THE REQUEST:
Return each line in the listing below that contains the word "right". Treat uppercase and lowercase letters as different.

Spatial question entries:
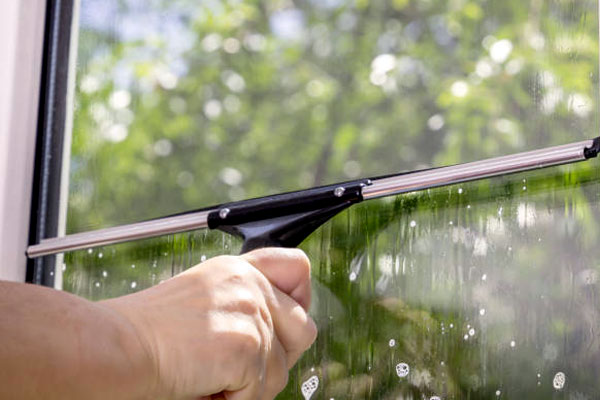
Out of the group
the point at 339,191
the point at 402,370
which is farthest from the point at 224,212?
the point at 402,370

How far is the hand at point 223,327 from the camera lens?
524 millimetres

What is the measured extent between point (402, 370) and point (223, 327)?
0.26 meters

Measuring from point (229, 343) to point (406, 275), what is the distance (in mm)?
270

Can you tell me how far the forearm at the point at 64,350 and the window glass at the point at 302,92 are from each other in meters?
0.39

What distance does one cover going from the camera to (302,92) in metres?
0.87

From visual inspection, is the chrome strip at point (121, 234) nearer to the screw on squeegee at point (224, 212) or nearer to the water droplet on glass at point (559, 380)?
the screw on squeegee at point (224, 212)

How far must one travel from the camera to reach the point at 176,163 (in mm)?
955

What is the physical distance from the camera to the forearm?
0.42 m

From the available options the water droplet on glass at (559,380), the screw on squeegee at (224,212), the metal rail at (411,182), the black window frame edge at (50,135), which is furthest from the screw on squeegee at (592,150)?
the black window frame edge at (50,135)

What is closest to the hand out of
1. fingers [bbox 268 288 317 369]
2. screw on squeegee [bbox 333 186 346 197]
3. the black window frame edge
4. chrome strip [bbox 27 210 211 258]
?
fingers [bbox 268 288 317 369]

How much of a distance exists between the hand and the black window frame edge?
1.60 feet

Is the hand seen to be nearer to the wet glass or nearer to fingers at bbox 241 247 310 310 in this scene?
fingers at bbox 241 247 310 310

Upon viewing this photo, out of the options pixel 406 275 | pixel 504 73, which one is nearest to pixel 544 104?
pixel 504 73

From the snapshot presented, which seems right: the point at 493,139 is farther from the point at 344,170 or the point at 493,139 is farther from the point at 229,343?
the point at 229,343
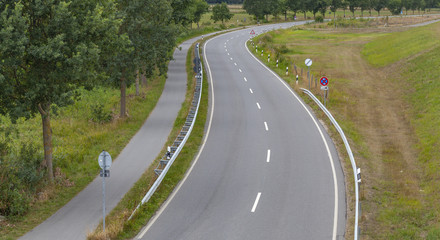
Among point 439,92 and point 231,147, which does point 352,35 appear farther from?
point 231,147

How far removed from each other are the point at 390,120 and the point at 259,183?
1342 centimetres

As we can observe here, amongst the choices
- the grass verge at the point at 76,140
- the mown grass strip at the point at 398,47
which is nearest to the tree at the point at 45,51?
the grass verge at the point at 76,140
---
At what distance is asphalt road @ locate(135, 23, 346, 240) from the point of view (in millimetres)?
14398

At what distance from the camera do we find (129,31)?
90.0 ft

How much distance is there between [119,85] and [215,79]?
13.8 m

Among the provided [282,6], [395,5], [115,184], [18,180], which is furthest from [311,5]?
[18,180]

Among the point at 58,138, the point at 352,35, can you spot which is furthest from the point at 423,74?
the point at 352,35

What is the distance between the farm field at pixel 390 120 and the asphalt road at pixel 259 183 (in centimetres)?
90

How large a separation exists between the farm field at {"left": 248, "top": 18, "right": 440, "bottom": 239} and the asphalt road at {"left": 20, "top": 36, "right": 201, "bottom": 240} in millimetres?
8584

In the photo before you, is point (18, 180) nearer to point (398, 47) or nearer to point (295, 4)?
--
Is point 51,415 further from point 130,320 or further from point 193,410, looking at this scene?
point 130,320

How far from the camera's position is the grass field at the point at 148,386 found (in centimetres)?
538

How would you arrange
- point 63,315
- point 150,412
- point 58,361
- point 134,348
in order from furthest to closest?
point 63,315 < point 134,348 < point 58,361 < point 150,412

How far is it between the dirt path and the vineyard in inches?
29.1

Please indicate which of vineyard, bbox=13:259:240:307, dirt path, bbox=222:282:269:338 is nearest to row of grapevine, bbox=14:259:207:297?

FINAL RESULT:
From the snapshot presented, which seems right: the point at 493,139 is farther from the point at 344,170 or the point at 493,139 is farther from the point at 229,343?
How large a separation exists between the farm field at {"left": 248, "top": 18, "right": 440, "bottom": 239} and the asphalt road at {"left": 20, "top": 36, "right": 201, "bottom": 240} in millimetres?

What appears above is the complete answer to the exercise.